Da un miedo, pero tambien, tambien, tambien...

La vida de un lobo solitario es brava.
Comments: Crack the sidewalk.

[19 Apr 2011|01:46am]
Just found something I wrote my first semester at umass, and I didn't know it then, but now i see it's about how i was never meant to go to school. fuck. it was a prophecy i missed.

Blinking under flourescent lights, ashen eyes,
this is nothing like it was in my room.
Pacing, wolves are allergic to flourescent lights,
and when the throat howls raw,
I can say I know why.
Bristled black hair and some gone bone white.
The eternal birdchest begins to cave.
Crooked teethprints on mottled fingers, dirtnails,
and the lips gather dust.
Comments: 3 Weeds - Crack the sidewalk.

ladyfest [18 Apr 2011|02:35pm]
the unmistakable timbre of a Jazzmaster hits me like a brick wall of soundmemory.
but i smile and keep my eyes open, and it is so good to see and hear a powerful woman fuckin killin it on that thing.
shred, sister, shred.




dancing alone is more fun than anyone gives it credit for.
Comments: Crack the sidewalk.

former and latter and how two things that cancel each other could exist alongside each other, both e [13 Apr 2011|01:51pm]
xisting.

» **Material**:

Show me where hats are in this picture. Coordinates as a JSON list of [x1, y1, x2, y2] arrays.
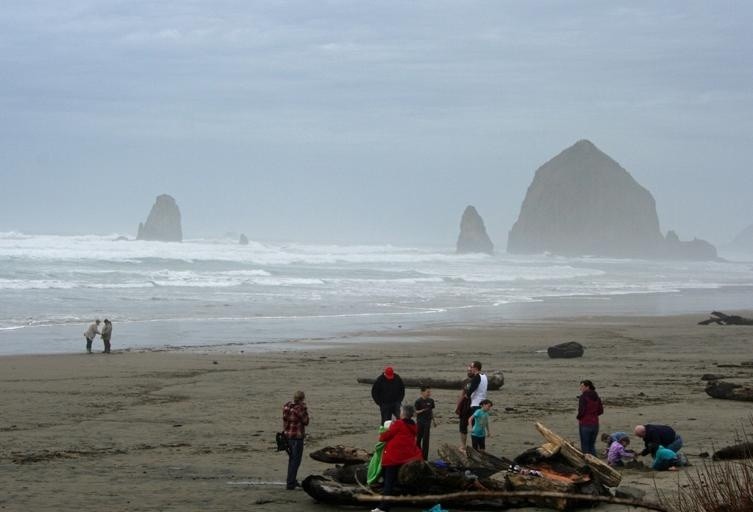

» **Exercise requirements**:
Can you reproduce the full set of journal entries above, word for word and line for line?

» **Reply to the exercise**:
Da un miedo, pero tambien, tambien, tambien...

La vida de un lobo solitario es brava.
Comments: Crack the sidewalk.

[19 Apr 2011|01:46am]
Just found something I wrote my first semester at umass, and I didn't know it then, but now i see it's about how i was never meant to go to school. fuck. it was a prophecy i missed.

Blinking under flourescent lights, ashen eyes,
this is nothing like it was in my room.
Pacing, wolves are allergic to flourescent lights,
and when the throat howls raw,
I can say I know why.
Bristled black hair and some gone bone white.
The eternal birdchest begins to cave.
Crooked teethprints on mottled fingers, dirtnails,
and the lips gather dust.
Comments: 3 Weeds - Crack the sidewalk.

ladyfest [18 Apr 2011|02:35pm]
the unmistakable timbre of a Jazzmaster hits me like a brick wall of soundmemory.
but i smile and keep my eyes open, and it is so good to see and hear a powerful woman fuckin killin it on that thing.
shred, sister, shred.




dancing alone is more fun than anyone gives it credit for.
Comments: Crack the sidewalk.

former and latter and how two things that cancel each other could exist alongside each other, both e [13 Apr 2011|01:51pm]
xisting.